After a century of use for saw milling, 60 years as a municipal dump site and 70 years as a coal-fired power plant, the city of Grand Haven is making a push to renew Harbor Island and restore it to productive use.
When the city-owned Board of Light & Power decommissioned its Sims 3 power plant in 2020, site testing revealed coal ash contamination and much more on the island. Samples showed traces of many unexpected contaminants, including PFAS chemicals that have threatened drinking water supplies in West Michigan for the past decade.
According to the U.S. Environmental Protection Agency’s website, PFAS chemicals are widely used, long-lasting chemicals, components of which break down very slowly over time. Scientific studies have shown that exposure to some PFAS in the environment may be linked to harmful health effects in humans and animals. There are thousands of PFAS chemicals, and they are found in many different consumer, commercial and industrial products. This makes it challenging to study and assess the potential human health and environmental risks.

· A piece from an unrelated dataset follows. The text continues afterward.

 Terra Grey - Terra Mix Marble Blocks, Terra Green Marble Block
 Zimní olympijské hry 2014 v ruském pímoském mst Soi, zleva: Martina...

In Grand Haven, city officials say they are taking no risks, and in February a contract was signed with HDR, an international environmental sciences firm with offices in Ann Arbor. The firm will assemble and assess data collected so far, submit required reporting to the Michigan Department of Environment, Great Lakes and Energy (EGLE), discover and fill data gaps, and begin working on a complete corrective plan to resolve all health and environmental risks on Harbor Island.
Part of the engagement includes creating a brand identity to attract public interest and establish a comprehensive communications plan to keep partner agencies at EGLE and EPA informed, to make sure elected officials at the BLP and the City Council are kept current, and maintain clarity and transparency with the public.

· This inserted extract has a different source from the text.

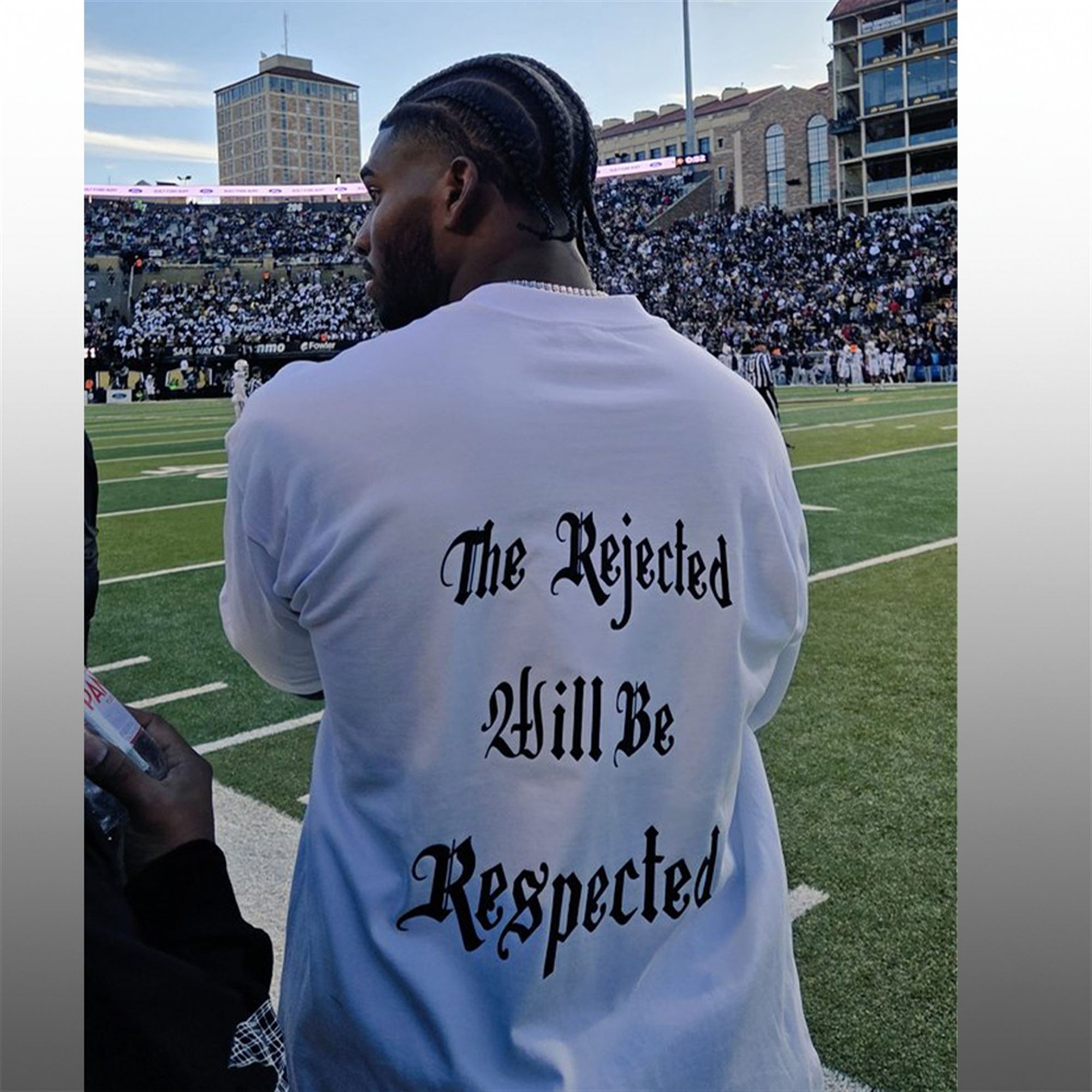 Shedeur Sanders The Rejected Will Be Respected Shirt 1 Shedeur Sanders The Rejected Will Be Respected Shirt 1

Grand Haven Public Works Director Derek Gajdos is the project manager for the city, and he said this has jumped to the top of his priority list.
“The stakes couldn’t be higher,” he said. “Our drinking water, along with the drinking water for millions of people in West Michigan, is drawn from Lake Michigan. If contaminated, we could impact much more than just our city island.”
The city has created a logo and a slogan for the effort: “Work today, protect tomorrow.”
City Manager Pat McGinnis echoed Gajdos’ commitment to getting the job done in the short term, and said a revitalized Harbor Island could have many uses.
“It could be natural open space, a park or some private use,” McGinnis said. “But our direction is clear – we must resolve the issues in our time and not leave this mess behind for others.”
A plan with cost estimates should be ready for discussion by the end of 2022, and depending on funding availability, due care measures could begin early next year. McGinnis said all attention is focused on defining and correcting past uses. Future use and how it will be financed are secondary to protecting the public health and the environment.
“We’ve met with representatives from all of our elected officials in Washington and Lansing, and they have all pledged to work with us to renew Harbor Island,” the city manager said. “The staff at EGLE are an incredible resource and they are as committed to Harbor Island renewal as we are. Such partnerships are essential if we are to succeed.”